Jimmy Iovine Aims To Revolutionize The Music Industry With Curated Online Streaming Service
Could a Beats subscription service repeat the success of the headphones brand?
These days it feels like every minor innovation in music production, retail or streaming is out to “revolutionize” the business, but Jimmy Iovine is confident that he has the real deal this time. Iovine’s streaming service, Beats, is about to launch on January 21st, according to USA Today, offers something that competitors like iTunes or Spotify do not – curation.
Iovine is planning a coup of the musical retail industry.

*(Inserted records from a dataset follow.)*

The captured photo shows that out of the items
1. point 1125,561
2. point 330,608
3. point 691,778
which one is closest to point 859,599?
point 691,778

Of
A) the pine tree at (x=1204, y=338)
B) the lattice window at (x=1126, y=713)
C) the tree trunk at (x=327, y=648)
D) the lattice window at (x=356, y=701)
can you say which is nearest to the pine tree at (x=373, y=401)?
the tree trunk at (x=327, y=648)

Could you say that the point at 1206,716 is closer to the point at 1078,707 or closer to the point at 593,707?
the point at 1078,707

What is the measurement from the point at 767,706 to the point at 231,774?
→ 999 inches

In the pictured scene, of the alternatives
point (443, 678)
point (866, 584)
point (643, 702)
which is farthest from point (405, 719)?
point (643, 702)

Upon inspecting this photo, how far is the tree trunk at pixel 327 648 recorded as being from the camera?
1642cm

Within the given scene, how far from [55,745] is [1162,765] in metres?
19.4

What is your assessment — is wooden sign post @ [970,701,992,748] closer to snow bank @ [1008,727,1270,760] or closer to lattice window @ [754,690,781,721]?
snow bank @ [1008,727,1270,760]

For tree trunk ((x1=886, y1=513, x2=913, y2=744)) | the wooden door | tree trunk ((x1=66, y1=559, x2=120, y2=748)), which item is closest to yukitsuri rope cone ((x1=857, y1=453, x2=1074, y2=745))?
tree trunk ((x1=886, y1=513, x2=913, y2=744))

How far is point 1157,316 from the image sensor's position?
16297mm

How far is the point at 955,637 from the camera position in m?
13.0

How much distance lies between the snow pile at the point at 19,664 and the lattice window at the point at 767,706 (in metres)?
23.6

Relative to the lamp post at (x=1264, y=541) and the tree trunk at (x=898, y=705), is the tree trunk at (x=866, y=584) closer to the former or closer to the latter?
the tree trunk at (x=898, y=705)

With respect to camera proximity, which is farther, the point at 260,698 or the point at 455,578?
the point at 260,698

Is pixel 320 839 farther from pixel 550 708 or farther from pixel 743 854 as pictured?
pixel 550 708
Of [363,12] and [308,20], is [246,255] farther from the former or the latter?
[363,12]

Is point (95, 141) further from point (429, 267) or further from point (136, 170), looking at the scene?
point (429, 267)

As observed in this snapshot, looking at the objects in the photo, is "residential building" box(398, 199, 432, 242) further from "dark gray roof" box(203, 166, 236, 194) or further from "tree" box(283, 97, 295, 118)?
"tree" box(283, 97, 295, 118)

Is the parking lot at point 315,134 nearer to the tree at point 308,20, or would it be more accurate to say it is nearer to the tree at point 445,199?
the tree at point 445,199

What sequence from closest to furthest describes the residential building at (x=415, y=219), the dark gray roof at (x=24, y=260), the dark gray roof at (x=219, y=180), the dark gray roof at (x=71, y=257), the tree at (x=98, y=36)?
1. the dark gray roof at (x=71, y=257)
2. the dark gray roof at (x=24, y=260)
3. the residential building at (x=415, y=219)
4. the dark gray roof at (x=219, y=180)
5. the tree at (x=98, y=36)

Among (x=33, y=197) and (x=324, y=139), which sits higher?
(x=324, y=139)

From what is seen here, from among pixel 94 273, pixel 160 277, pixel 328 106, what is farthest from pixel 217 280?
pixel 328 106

"Access to music and algorithms aren't enough," Iovine tells USA TODAY. "Music can fuel your highs and lows, but music doesn't do that with 'Here's 16 million songs and give me your credit card and good luck.' Our service will be of service."
It sounds similar to services which have tried – and failed – to corner the market, most notably the online streaming service Pandora. Unlike its predeccessors however, Beats will offer playlists produced not by an algorithm, but by actual living, breathing experts in the industry.
"We appreciate the importance of what music is, that it's not just a digital file," says Trent Reznor, the Nine Inch Nails founder turned Oscar-winning film composer who serves as Beats Music's chief creative officer. "Everything that makes it into your line of sight has been blessed by someone deep into music. We're all about trying to be that new trusted source."
Chief Creative Officer Trent Reznor is also confident that the service will appeal to avid music fans.
Something that might get in Iovine’s way, however, is the fact that his revolutionary new service will not come for free. The entrepreneur, Interscope Records co-founder and American Idol mentor, explained his views on monetization. e. "Free sucks, and we don't want to do anything that sucks," he says. “With free, you get what you pay for. It's the commercials, it's the wrong songs, and it's the wrong sequence. I don't listen to music that way.”
Beats Music will cost $10 a month per subscription, but in a negotiated coup, AT&T customers will be offered a family plan for a flat $15. It’s doubtful whether this service will trump all the free musical sources already available online (even youtube playlists), but Iovine is confident that the expertise of musical experts will be attractive to customers. According to industry insiders, Iovine could build a strong brand on the back of the success of Beats headphones, but even so, the streaming service will face some tough competition.
Iovine's new service will be rather costly in comparison to the free listening offered online.